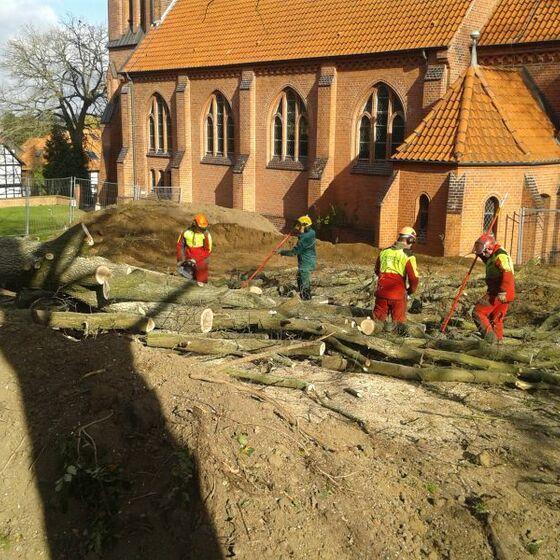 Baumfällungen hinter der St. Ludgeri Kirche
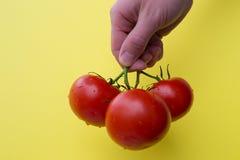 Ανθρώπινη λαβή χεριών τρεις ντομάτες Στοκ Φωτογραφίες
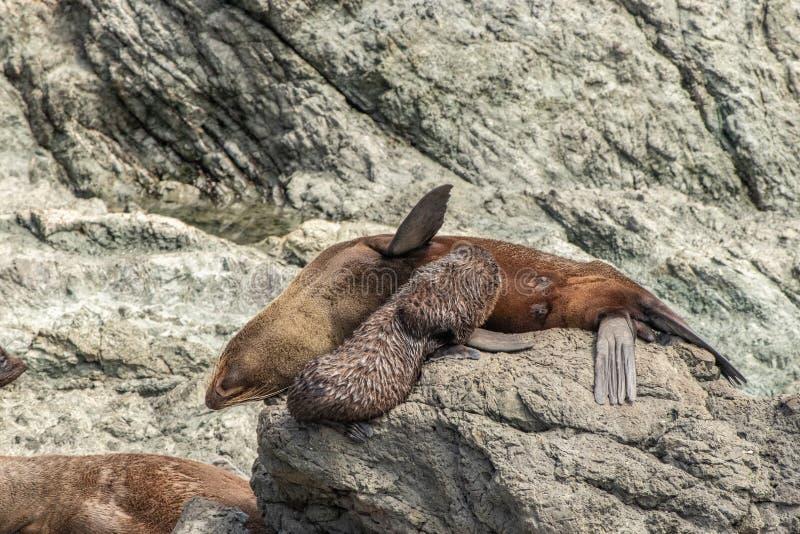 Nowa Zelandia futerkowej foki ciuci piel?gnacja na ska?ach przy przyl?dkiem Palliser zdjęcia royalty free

____

* _Aim of the task_:
Everything from the line containing "Ανθρώπινη λαβή χεριών" through the final line of the material must be set down exactly, except the pictures.

* _Final answer_:
 Ανθρώπινη λαβή χεριών τρεις ντομάτες Στοκ Φωτογραφίες
 Nowa Zelandia futerkowej foki ciuci piel?gnacja na ska?ach przy przyl?dkiem Palliser zdjęcia royalty free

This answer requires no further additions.